YOUR OBJECTIVE
Exactly the lines from the line with "genus: Sceloporus" through the final line of the records below, both ends included, are to be set down. Do not include pictures.

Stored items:
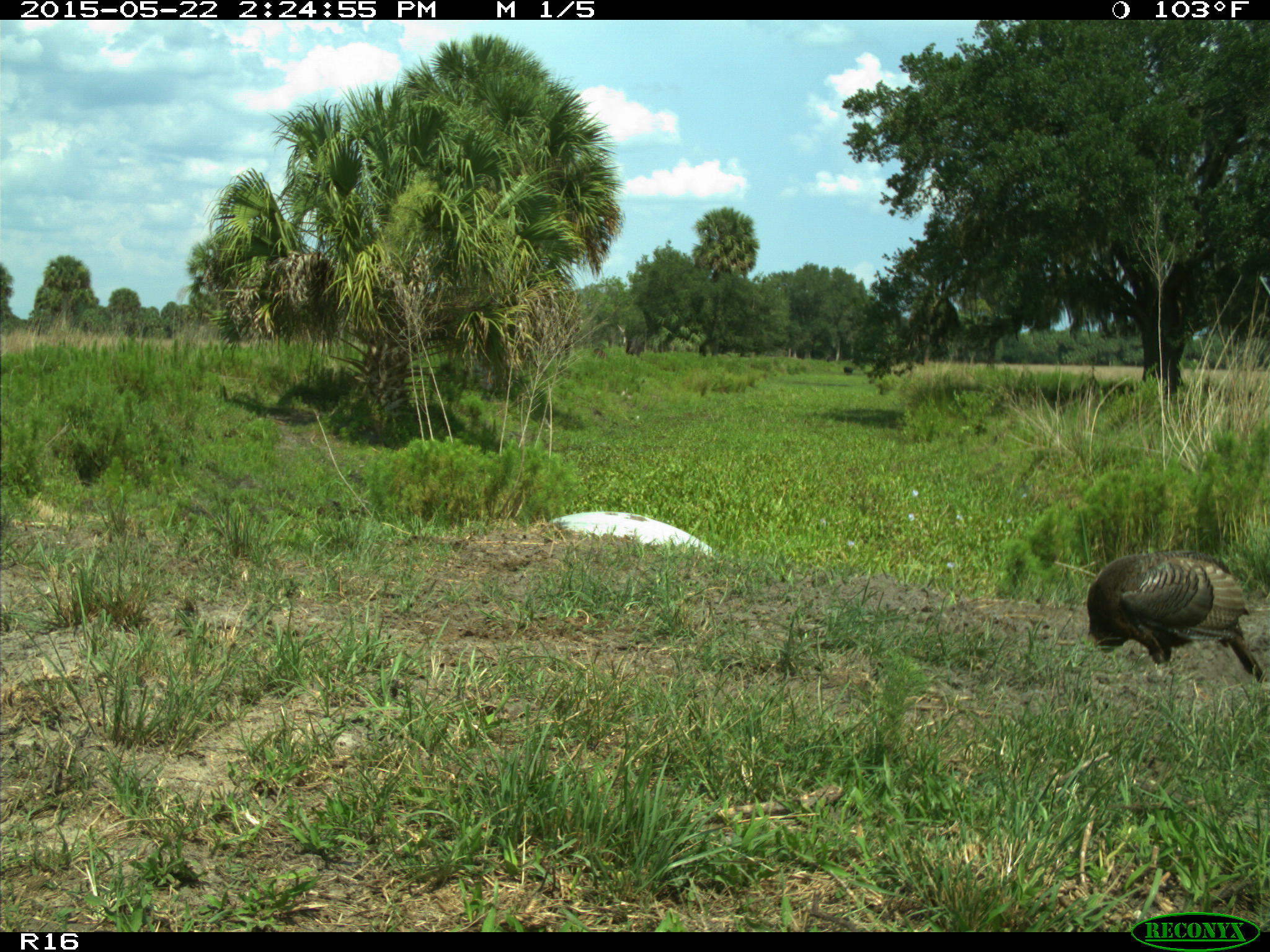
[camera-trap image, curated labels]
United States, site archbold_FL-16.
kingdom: Animalia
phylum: Chordata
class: Mammalia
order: Artiodactyla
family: Bovidae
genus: Bos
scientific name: Bos taurus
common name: domestic cow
Bos taurus (domestic cow).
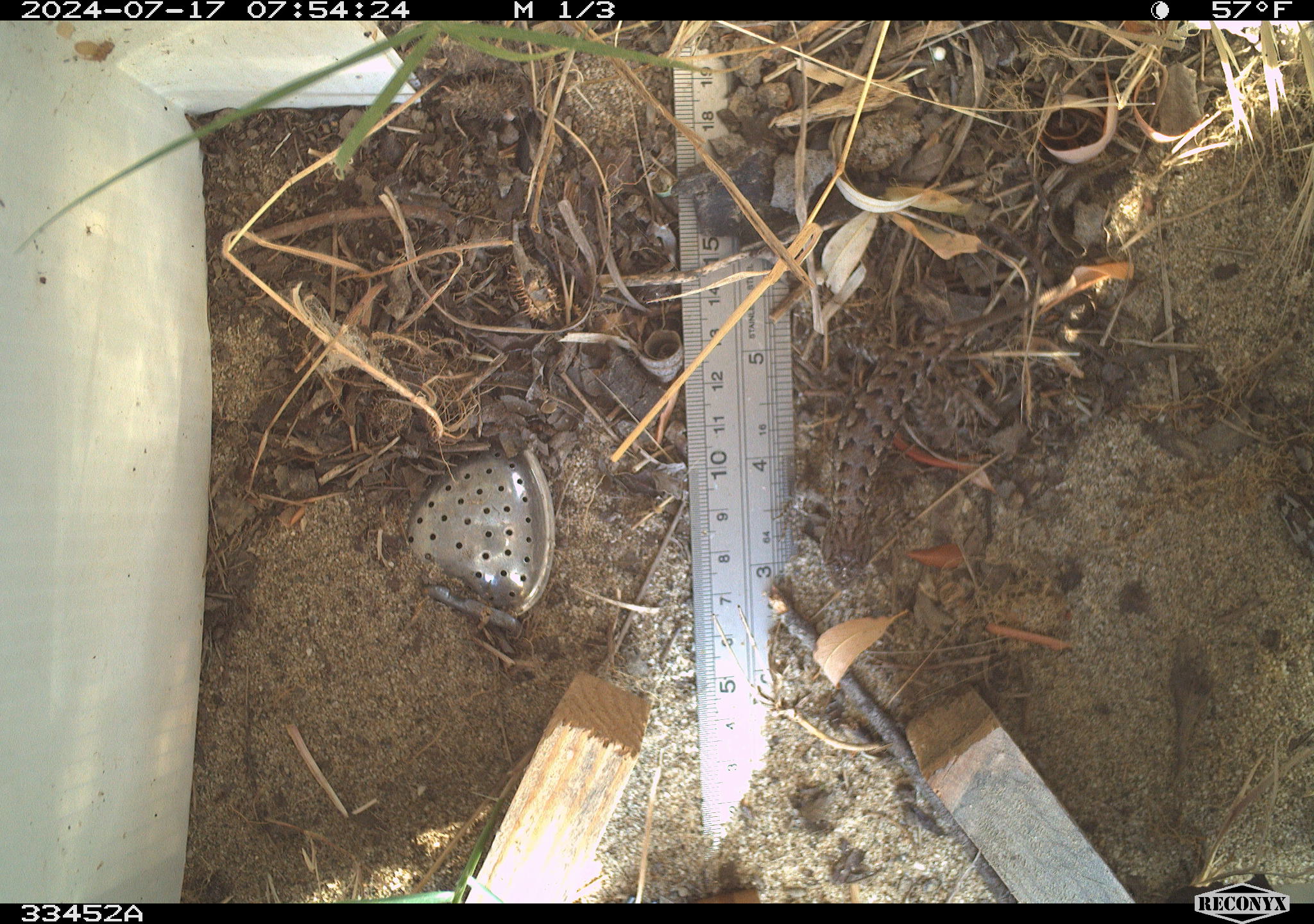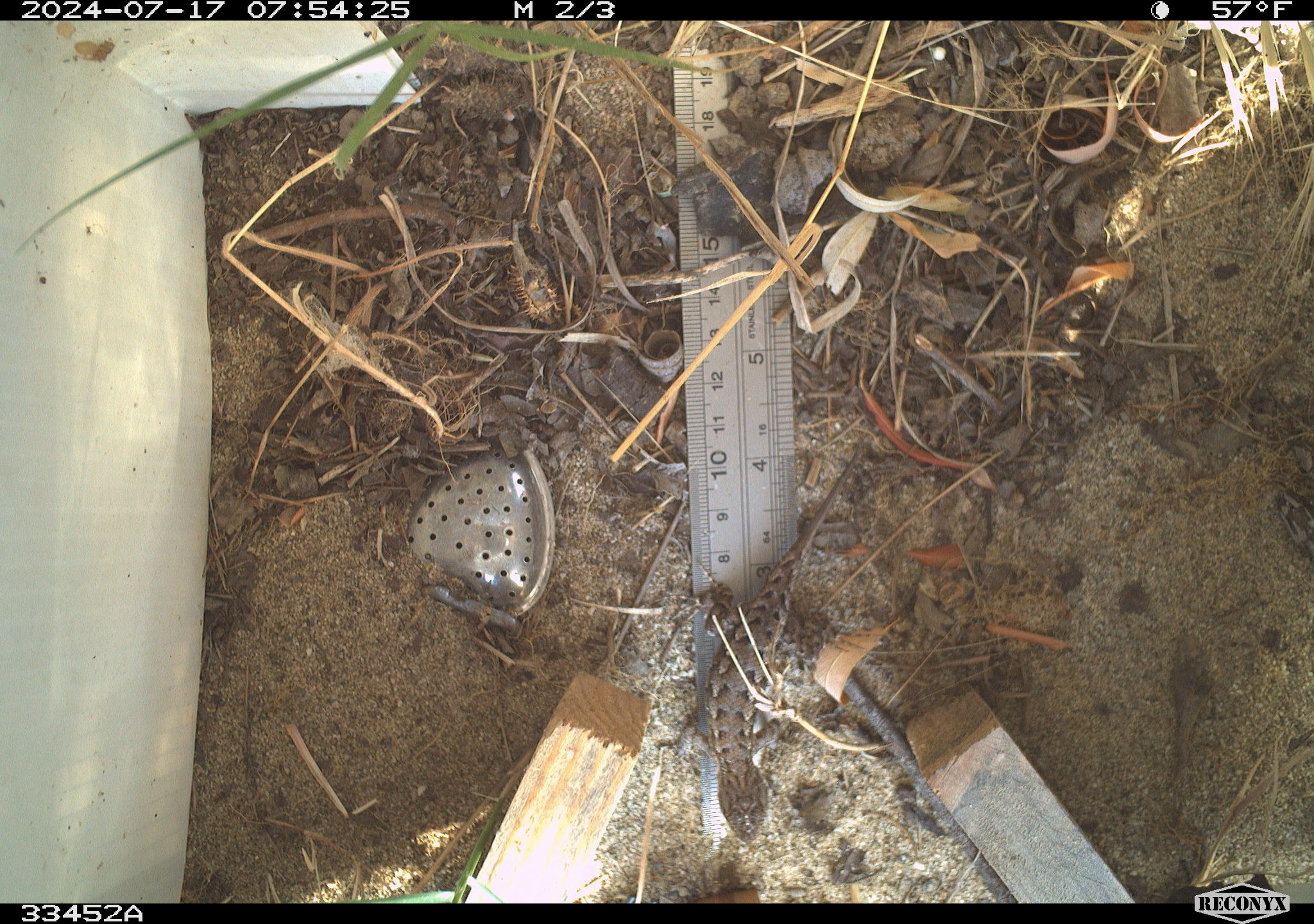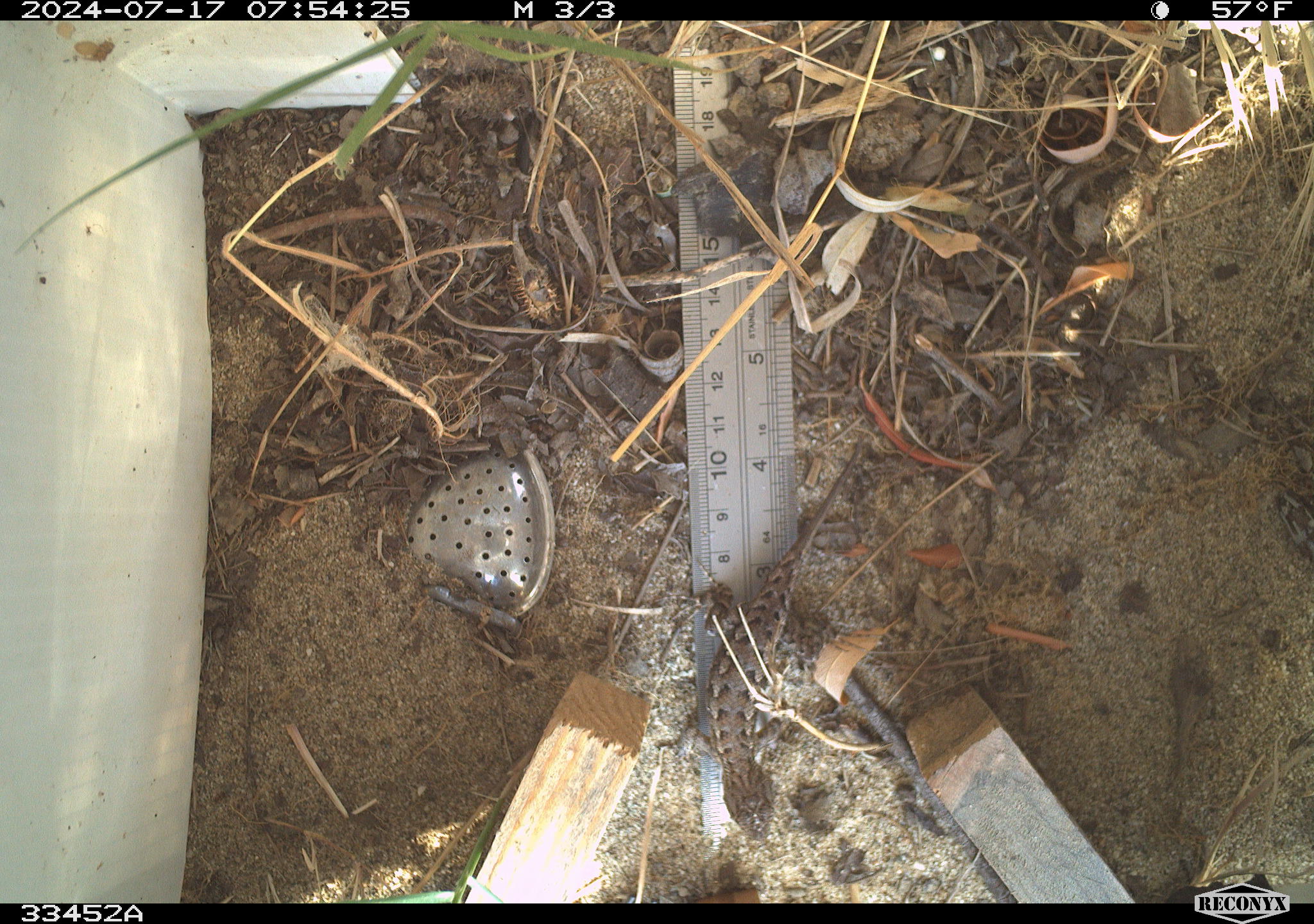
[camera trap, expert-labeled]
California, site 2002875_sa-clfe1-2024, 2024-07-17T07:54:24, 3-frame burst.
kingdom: Animalia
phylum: Chordata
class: Reptilia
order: Squamata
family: Phrynosomatidae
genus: Sceloporus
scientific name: Sceloporus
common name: spiny lizards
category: sceloporus species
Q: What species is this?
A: Sceloporus species (spiny lizards) (Sceloporus).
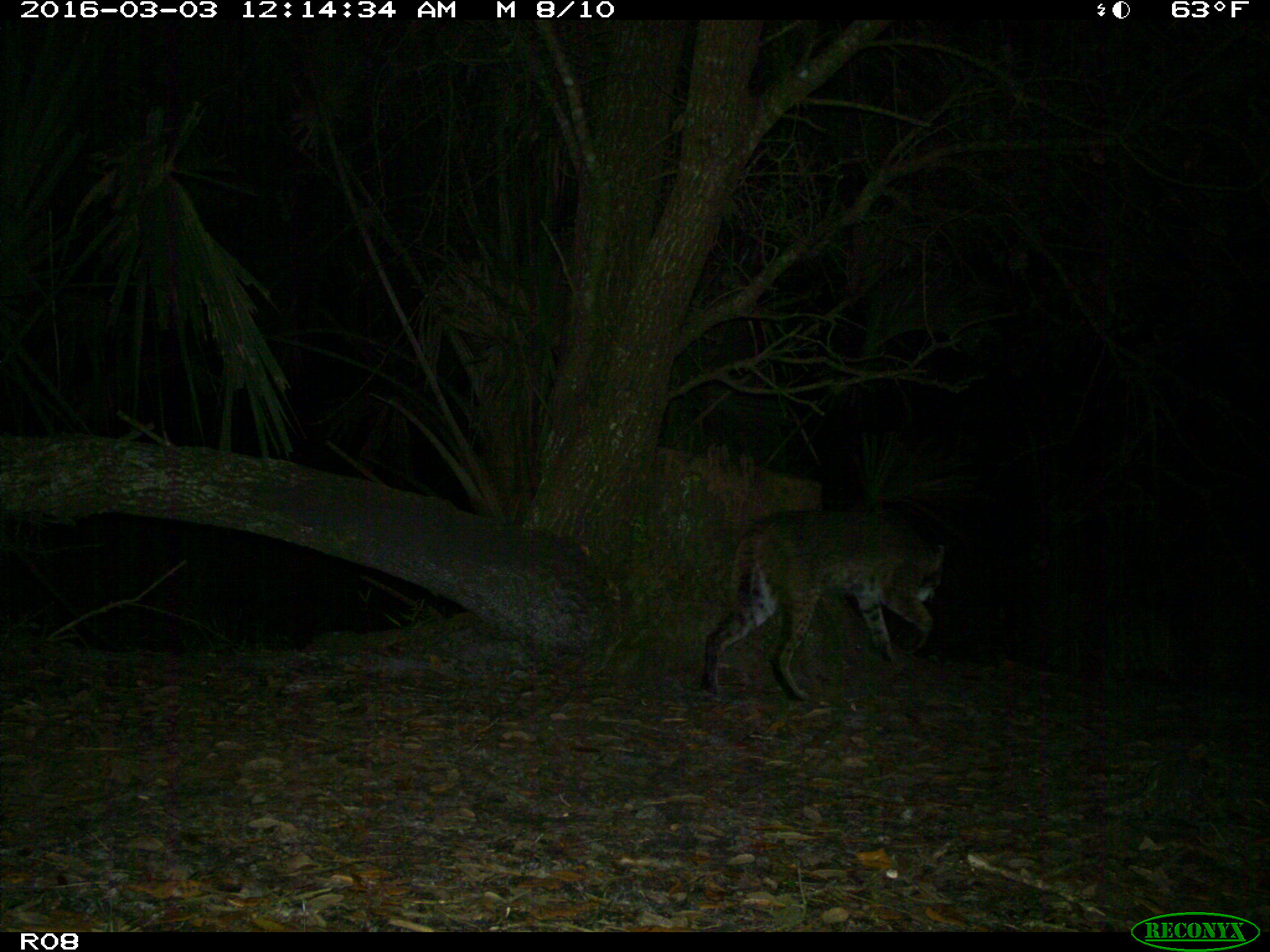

WRITTEN RESPONSE
genus: Sceloporus
scientific name: Sceloporus
common name: spiny lizards
category: sceloporus species
Q: What species is this?
A: Sceloporus species (spiny lizards) (Sceloporus).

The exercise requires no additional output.